EXTRACTED ENTRIES:
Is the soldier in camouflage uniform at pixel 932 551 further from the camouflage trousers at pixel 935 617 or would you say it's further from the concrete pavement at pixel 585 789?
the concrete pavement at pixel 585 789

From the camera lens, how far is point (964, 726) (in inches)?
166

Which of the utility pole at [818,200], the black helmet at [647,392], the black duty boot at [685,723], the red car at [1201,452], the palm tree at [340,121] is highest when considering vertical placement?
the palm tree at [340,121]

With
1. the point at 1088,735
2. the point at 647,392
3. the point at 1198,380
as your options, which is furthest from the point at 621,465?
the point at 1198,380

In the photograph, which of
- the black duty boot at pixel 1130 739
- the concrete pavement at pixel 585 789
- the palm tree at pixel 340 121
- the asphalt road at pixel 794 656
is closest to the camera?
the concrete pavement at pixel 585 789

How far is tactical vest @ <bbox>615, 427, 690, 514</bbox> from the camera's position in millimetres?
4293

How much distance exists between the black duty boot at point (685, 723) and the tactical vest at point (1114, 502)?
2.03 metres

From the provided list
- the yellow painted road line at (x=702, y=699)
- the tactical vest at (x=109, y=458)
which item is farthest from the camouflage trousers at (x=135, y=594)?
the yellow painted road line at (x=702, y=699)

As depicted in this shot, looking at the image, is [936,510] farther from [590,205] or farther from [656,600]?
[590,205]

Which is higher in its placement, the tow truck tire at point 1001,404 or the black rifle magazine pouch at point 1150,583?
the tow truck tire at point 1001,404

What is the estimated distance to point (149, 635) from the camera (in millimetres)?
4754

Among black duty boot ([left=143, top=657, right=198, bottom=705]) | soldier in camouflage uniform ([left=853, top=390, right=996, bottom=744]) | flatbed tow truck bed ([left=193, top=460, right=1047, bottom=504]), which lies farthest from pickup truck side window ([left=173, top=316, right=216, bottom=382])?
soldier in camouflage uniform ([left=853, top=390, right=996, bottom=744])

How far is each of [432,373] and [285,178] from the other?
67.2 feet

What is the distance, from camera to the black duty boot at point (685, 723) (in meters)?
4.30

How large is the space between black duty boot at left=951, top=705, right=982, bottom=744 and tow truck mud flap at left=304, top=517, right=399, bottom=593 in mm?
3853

REQUIRED TASK:
Rewrite the lines from the beginning up to and including the line with "2.03 metres" as a Markdown table with the columns Row and Text. Number each row, put the line beside its number, and leave out the blank lines.

ANSWER IN FULL:
| Row | Text |
|---|---|
| 1 | Is the soldier in camouflage uniform at pixel 932 551 further from the camouflage trousers at pixel 935 617 or would you say it's further from the concrete pavement at pixel 585 789? |
| 2 | the concrete pavement at pixel 585 789 |
| 3 | From the camera lens, how far is point (964, 726) (in inches)? |
| 4 | 166 |
| 5 | Which of the utility pole at [818,200], the black helmet at [647,392], the black duty boot at [685,723], the red car at [1201,452], the palm tree at [340,121] is highest when considering vertical placement? |
| 6 | the palm tree at [340,121] |
| 7 | With |
| 8 | 1. the point at 1088,735 |
| 9 | 2. the point at 647,392 |
| 10 | 3. the point at 1198,380 |
| 11 | as your options, which is furthest from the point at 621,465? |
| 12 | the point at 1198,380 |
| 13 | In the photograph, which of |
| 14 | - the black duty boot at pixel 1130 739 |
| 15 | - the concrete pavement at pixel 585 789 |
| 16 | - the palm tree at pixel 340 121 |
| 17 | - the asphalt road at pixel 794 656 |
| 18 | is closest to the camera? |
| 19 | the concrete pavement at pixel 585 789 |
| 20 | How far is tactical vest @ <bbox>615, 427, 690, 514</bbox> from the camera's position in millimetres? |
| 21 | 4293 |
| 22 | How much distance exists between the black duty boot at point (685, 723) and the tactical vest at point (1114, 502)? |
| 23 | 2.03 metres |